Yesterday, the author of The Long Tail: Why the Future of Business is Selling Less of More, who also serves as editor-in-chief of Wired magazine, appeared at the Digital Future Summit in Auckland via video conference from San Francisco. He said New Zealand's niche status in the world economy was also its strength in the era of the Long Tail.
It's an era where the "infinite shelf space" of the internet has allowed one-size-fits-all products and marketing to be replaced by "one-size-fits-one", said Anderson, who used a potted history lesson of the mass media to illustrate his point.
"The amazing thing about broadcasting is the marginal cost of reaching a person is zero. There had never been a technology like that," he said of the first commercial radio broadcasts which allowed programmers and advertisers alike to get their message out to an audience of millions.
"This led to top-40 radio, prime time television and the Hollywood blockbuster. It's suppressed a lot of the natural variation and diversity in our culture."
The 20th century, said Anderson, was characterised by this model, which economists would draw in the form of a bell-shaped curve - the majority of consumers lumped in the middle and fed what they're understood to want.
"This is the wrong shape, it's defined by averages. In a world of infinite choice, averages don't matter," said Anderson.
The Long Tail economy instead uses the internet's reach and its virtual nature as a marketplace to serve numerous niche audiences with exactly what they want. Online bookseller Amazon.com was an early example of the Long Tail in action, as it offered thousands of books not available in bricks and mortar bookstores. Auction giant eBay took the concept even further as it created a thriving marketplace of buyers and sellers for pretty much anything.
A 2005 study Anderson did of digital music sales by online retailer Rhapsody showed that 40 per cent of the music sold through the website wasn't available in most music stores.
"By the end of the year, that will be 50-50," said Anderson. "The misses in total are as big as the hits. It shows how wrong we were about who we are and what we want."
Trade Me founder Sam Morgan said the Long Tail was also in action on the local auction website, which will this year turn over $500 million in sales, excluding real estate and motor vehicles.
Morgan said the average price of an item sold was $55, but over half of the items sold for less than $15.
But Anderson said the Long Tail was by no means an online-only concept - it's increasingly being put into action in everyday business, evidenced in the fact that the number of products available on shop shelves in the US has doubled in the last decade.
"The reason everyone is heading down the tail towards the niches is that's where people are willing to pay the most. As people become more affluent and informed consumers, they become more discriminating in their choice," said Anderson.

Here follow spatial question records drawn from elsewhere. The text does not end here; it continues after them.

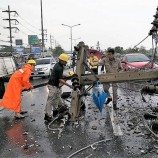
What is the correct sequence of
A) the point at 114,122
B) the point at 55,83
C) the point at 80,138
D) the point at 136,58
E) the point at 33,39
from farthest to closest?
the point at 33,39 → the point at 136,58 → the point at 55,83 → the point at 114,122 → the point at 80,138

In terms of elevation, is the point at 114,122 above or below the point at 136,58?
below

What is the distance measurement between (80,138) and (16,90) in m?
3.19

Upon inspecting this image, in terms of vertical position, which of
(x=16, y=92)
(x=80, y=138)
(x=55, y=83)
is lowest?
(x=80, y=138)

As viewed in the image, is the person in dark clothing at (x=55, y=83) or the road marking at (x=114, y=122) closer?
the road marking at (x=114, y=122)

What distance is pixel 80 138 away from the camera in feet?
22.3

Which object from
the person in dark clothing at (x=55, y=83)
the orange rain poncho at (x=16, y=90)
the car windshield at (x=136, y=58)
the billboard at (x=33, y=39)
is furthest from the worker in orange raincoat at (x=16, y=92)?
the billboard at (x=33, y=39)

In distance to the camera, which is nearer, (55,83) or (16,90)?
(55,83)

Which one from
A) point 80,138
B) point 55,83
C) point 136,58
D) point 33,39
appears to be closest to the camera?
point 80,138

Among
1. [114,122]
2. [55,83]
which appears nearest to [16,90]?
[55,83]

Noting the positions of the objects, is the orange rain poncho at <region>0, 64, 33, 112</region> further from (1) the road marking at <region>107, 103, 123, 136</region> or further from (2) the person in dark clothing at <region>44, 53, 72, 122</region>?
(1) the road marking at <region>107, 103, 123, 136</region>

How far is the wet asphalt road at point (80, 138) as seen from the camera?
5.83 metres

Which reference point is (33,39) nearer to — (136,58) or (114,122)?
(136,58)

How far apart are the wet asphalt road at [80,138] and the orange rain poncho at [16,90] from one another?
0.41 metres

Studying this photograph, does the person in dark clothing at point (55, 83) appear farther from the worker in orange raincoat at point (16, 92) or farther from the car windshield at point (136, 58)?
the car windshield at point (136, 58)
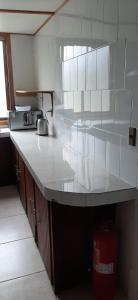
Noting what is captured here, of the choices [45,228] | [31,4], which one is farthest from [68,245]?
[31,4]

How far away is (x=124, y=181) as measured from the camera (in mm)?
1465

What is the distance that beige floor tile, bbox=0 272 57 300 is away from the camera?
5.44 ft

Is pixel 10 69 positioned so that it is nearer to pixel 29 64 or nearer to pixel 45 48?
pixel 29 64

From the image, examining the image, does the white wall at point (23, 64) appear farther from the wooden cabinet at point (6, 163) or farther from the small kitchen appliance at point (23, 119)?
the wooden cabinet at point (6, 163)

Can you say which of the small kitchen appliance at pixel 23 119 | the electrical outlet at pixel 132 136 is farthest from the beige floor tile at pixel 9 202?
the electrical outlet at pixel 132 136

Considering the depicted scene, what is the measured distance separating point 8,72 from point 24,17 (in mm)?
1064

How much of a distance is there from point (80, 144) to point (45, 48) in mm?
1472

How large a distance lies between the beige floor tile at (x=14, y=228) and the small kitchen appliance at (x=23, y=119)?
48.3 inches

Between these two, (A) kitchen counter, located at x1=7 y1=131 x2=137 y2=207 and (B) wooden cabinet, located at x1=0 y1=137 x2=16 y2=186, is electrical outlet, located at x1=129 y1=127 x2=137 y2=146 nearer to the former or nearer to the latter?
(A) kitchen counter, located at x1=7 y1=131 x2=137 y2=207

Here's where New Zealand stood to gain as the nation targeted high-end markets with better quality products.
Displaying from across the Pacific a slide illustrating where internet search giant Google works with open source software developers worldwide, Anderson paused to reflect that New Zealand had been left off the map.
"Google cut off New Zealand, blame them," he said, slightly embarrassed.
But his message was clear - the map had red dots all over the world.
"What's amazing is how many of them are not in Silicon Valley, the talent is widely distributed. They are not Harvard and MIT educated, they come from around the world."
Anderson, who works for major publishing house Conde Naste and whose best-selling book was published by Disney, said the traditional "blockbuster" industry of last century wouldn't die - though TV, Hollywood, newspapers and the music industry would never be the same thanks to the Long Tail.
"It's not the end of the hit but it's the end of the monopoly. We're going to have half the market, the Long Tail's going to have the other half."